- **DO THIS**: Please convert the material, starting at its first line and ending at the line containing "184L74 202L89 199V196H95V190H98V169H95V163L89", into a Markdown table with the columns Row and Line. Put a running number in Row and the full line in Line, and leave out blank lines.

______

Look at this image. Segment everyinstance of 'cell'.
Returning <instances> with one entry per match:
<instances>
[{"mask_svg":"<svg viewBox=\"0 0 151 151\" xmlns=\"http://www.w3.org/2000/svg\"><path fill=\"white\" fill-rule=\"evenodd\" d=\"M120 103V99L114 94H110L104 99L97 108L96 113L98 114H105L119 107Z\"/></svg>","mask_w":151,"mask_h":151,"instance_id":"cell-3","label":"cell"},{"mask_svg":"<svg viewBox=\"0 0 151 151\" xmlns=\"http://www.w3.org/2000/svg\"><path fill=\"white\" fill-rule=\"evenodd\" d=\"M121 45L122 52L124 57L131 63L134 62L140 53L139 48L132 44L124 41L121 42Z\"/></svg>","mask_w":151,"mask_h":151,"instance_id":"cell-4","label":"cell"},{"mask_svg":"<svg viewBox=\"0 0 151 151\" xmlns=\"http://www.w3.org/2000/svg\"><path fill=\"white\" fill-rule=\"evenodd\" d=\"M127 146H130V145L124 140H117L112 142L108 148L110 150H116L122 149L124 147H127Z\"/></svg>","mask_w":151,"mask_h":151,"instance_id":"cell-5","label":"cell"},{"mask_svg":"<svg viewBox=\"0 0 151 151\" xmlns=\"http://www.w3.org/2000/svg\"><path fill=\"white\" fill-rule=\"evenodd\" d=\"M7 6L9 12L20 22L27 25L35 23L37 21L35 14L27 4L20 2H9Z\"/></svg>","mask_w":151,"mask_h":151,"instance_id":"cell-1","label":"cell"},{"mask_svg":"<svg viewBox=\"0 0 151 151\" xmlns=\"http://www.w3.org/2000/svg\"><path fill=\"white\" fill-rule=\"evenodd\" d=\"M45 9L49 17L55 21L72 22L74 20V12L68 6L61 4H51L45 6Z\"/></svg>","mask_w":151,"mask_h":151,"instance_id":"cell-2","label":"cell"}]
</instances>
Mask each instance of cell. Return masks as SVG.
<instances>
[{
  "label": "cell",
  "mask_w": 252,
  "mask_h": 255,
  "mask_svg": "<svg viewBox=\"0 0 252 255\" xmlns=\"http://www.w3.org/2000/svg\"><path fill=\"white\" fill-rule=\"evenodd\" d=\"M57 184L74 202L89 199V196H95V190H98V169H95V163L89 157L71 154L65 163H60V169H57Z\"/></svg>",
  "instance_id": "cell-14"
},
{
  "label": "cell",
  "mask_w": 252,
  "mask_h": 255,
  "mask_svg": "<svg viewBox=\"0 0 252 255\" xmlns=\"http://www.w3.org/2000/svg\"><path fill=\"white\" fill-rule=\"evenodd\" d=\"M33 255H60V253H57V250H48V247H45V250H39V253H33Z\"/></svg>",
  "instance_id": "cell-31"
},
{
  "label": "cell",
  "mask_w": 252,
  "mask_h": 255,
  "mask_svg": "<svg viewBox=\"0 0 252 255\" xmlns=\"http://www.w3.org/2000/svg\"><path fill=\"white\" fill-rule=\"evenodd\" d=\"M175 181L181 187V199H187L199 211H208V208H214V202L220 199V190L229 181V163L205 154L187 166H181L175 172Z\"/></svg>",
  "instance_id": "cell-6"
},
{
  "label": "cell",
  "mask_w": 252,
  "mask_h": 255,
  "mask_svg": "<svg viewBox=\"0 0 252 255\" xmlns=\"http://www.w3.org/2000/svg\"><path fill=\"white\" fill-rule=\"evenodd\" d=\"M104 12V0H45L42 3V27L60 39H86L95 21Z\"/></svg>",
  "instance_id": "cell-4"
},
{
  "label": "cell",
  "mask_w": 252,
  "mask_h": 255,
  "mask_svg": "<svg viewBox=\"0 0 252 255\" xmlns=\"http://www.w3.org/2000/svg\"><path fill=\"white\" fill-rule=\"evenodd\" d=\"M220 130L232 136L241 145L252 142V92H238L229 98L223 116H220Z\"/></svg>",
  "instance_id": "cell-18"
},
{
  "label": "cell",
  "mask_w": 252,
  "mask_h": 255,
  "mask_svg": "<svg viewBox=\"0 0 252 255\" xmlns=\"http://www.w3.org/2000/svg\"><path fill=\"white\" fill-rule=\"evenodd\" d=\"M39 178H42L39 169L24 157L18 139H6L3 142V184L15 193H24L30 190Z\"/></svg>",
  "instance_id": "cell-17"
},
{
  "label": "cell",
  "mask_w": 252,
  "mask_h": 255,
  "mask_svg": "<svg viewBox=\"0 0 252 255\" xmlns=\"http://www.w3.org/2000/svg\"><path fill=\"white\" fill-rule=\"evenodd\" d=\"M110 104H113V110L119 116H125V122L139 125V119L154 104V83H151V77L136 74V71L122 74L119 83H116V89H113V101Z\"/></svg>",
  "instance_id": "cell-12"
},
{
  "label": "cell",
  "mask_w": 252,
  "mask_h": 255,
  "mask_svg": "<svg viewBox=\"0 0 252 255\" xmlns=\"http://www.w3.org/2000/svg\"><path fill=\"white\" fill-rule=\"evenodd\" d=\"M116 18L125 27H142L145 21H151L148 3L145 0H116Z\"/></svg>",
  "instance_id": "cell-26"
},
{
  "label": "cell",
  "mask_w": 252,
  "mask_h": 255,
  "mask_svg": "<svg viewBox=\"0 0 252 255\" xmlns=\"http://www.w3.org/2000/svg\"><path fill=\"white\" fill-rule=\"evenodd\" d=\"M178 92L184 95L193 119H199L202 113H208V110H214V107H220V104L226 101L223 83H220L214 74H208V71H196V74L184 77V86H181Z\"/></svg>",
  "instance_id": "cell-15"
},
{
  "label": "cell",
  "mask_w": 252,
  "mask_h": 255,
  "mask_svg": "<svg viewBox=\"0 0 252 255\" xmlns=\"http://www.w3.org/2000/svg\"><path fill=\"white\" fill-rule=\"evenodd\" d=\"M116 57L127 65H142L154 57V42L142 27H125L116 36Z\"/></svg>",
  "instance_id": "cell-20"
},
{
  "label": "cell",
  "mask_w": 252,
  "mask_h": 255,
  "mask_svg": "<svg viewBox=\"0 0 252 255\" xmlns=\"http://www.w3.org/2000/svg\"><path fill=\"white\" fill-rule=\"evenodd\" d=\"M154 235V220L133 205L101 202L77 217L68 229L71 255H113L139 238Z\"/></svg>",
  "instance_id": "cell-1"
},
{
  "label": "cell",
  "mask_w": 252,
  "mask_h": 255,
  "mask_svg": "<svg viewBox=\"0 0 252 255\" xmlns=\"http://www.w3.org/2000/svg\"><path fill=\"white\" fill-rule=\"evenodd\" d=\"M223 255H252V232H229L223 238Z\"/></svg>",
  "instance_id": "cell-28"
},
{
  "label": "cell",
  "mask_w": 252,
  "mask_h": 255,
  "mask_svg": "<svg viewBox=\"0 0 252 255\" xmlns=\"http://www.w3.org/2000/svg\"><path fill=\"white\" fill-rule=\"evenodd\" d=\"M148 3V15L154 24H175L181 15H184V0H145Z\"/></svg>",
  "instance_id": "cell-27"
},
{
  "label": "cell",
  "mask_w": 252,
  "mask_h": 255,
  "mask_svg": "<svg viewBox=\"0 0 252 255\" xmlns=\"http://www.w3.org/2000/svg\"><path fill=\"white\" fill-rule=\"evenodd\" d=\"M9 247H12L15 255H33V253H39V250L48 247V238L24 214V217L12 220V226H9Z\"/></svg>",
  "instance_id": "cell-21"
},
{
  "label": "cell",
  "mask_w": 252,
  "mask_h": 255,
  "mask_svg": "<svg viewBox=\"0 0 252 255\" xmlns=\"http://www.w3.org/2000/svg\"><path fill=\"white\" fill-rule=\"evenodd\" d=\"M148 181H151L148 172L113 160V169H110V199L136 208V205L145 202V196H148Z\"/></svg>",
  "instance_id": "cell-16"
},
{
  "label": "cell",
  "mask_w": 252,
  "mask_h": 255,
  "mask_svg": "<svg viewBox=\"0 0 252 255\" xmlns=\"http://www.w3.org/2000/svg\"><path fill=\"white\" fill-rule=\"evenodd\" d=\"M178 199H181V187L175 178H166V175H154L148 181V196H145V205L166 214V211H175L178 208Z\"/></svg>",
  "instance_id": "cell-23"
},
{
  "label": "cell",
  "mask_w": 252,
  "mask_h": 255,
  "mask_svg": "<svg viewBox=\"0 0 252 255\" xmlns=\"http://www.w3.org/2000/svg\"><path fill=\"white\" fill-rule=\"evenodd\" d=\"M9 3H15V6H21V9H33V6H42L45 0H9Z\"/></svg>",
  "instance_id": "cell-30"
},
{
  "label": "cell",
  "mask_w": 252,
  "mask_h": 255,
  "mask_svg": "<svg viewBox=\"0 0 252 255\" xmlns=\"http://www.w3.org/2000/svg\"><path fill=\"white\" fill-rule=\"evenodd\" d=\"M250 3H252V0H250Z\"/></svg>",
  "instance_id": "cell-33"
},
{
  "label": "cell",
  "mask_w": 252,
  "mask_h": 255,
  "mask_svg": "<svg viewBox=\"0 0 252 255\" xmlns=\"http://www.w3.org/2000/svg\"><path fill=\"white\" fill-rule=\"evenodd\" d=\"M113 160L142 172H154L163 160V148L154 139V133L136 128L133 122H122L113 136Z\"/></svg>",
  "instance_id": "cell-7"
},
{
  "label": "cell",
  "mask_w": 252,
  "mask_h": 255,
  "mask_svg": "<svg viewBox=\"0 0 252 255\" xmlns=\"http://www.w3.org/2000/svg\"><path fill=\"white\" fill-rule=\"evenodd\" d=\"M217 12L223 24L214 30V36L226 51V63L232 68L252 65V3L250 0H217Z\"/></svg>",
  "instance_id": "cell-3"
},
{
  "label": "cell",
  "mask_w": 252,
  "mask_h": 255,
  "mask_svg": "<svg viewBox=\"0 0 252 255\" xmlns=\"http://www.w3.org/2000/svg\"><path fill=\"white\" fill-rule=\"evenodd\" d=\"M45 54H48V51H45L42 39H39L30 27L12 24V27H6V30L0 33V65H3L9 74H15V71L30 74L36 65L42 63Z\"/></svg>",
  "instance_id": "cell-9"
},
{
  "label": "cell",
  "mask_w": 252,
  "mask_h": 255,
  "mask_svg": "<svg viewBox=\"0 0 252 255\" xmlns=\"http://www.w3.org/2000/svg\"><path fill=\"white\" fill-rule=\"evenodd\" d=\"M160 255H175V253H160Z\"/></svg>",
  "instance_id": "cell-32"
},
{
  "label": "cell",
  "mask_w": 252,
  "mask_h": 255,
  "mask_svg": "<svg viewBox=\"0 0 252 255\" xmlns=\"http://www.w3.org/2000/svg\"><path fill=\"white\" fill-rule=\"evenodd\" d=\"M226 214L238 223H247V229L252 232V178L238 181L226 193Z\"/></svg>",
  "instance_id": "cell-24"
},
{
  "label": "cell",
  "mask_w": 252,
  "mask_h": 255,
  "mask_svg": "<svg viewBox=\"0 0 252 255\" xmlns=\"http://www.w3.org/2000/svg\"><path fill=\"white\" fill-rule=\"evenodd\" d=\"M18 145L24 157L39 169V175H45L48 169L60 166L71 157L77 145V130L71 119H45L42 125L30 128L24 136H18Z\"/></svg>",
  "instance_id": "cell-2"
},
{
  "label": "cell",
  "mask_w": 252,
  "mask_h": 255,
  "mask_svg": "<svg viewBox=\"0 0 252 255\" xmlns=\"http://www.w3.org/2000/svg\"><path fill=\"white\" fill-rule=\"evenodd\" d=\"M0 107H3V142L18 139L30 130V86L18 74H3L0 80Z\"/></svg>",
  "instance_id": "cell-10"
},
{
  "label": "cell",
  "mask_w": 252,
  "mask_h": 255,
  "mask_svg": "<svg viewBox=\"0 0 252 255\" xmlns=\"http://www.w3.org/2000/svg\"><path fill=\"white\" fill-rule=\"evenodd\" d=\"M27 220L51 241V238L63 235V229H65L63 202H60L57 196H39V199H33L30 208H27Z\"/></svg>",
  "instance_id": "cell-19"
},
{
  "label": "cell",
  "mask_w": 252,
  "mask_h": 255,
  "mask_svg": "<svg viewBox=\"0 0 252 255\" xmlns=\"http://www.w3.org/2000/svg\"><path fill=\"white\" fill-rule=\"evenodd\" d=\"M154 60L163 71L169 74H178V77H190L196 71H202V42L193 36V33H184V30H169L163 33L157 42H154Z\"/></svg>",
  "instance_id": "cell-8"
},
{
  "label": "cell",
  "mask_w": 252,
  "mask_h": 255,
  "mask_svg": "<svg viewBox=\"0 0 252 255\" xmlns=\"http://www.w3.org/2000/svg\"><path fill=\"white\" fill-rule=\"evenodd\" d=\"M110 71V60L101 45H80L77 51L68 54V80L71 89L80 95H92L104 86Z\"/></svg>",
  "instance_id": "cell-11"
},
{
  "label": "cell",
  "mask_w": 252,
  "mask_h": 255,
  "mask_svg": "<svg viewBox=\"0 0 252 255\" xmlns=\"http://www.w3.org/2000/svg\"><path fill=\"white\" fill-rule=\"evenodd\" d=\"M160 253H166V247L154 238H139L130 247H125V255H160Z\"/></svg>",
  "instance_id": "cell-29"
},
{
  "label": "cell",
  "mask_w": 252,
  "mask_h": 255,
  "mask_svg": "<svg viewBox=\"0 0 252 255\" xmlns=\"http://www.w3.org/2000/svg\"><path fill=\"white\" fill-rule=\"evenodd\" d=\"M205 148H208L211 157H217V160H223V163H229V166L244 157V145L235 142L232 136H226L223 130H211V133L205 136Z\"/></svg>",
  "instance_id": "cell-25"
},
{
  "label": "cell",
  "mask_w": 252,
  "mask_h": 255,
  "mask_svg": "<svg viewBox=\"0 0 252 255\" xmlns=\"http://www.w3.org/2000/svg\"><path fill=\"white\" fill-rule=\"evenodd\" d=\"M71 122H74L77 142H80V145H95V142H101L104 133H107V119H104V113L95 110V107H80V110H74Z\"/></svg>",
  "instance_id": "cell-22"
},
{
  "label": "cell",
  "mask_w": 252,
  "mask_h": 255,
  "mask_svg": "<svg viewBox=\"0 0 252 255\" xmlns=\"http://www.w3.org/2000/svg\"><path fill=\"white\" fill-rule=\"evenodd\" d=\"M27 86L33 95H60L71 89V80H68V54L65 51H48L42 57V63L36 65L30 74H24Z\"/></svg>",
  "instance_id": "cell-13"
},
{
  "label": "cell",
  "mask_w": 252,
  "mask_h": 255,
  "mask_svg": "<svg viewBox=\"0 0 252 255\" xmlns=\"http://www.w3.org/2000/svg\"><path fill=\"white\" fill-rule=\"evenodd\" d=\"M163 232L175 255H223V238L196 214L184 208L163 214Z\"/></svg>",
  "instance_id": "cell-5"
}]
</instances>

______

- **TASK OUTPUT**:
| Row | Line |
|---|---|
| 1 | Look at this image. Segment everyinstance of 'cell'. |
| 2 | Returning <instances> with one entry per match: |
| 3 | <instances> |
| 4 | [{"mask_svg":"<svg viewBox=\"0 0 151 151\" xmlns=\"http://www.w3.org/2000/svg\"><path fill=\"white\" fill-rule=\"evenodd\" d=\"M120 103V99L114 94H110L104 99L97 108L96 113L98 114H105L119 107Z\"/></svg>","mask_w":151,"mask_h":151,"instance_id":"cell-3","label":"cell"},{"mask_svg":"<svg viewBox=\"0 0 151 151\" xmlns=\"http://www.w3.org/2000/svg\"><path fill=\"white\" fill-rule=\"evenodd\" d=\"M121 45L122 52L124 57L131 63L134 62L140 53L139 48L132 44L124 41L121 42Z\"/></svg>","mask_w":151,"mask_h":151,"instance_id":"cell-4","label":"cell"},{"mask_svg":"<svg viewBox=\"0 0 151 151\" xmlns=\"http://www.w3.org/2000/svg\"><path fill=\"white\" fill-rule=\"evenodd\" d=\"M127 146H130V145L124 140H117L112 142L108 148L110 150H116L122 149L124 147H127Z\"/></svg>","mask_w":151,"mask_h":151,"instance_id":"cell-5","label":"cell"},{"mask_svg":"<svg viewBox=\"0 0 151 151\" xmlns=\"http://www.w3.org/2000/svg\"><path fill=\"white\" fill-rule=\"evenodd\" d=\"M7 6L9 12L20 22L27 25L35 23L37 21L35 14L27 4L20 2H9Z\"/></svg>","mask_w":151,"mask_h":151,"instance_id":"cell-1","label":"cell"},{"mask_svg":"<svg viewBox=\"0 0 151 151\" xmlns=\"http://www.w3.org/2000/svg\"><path fill=\"white\" fill-rule=\"evenodd\" d=\"M45 9L49 17L55 21L72 22L74 20V12L68 6L61 4H51L45 6Z\"/></svg>","mask_w":151,"mask_h":151,"instance_id":"cell-2","label":"cell"}] |
| 5 | </instances> |
| 6 | Mask each instance of cell. Return masks as SVG. |
| 7 | <instances> |
| 8 | [{ |
| 9 |   "label": "cell", |
| 10 |   "mask_w": 252, |
| 11 |   "mask_h": 255, |
| 12 |   "mask_svg": "<svg viewBox=\"0 0 252 255\" xmlns=\"http://www.w3.org/2000/svg\"><path fill=\"white\" fill-rule=\"evenodd\" d=\"M57 184L74 202L89 199V196H95V190H98V169H95V163L89 157L71 154L65 163H60V169H57Z\"/></svg>", |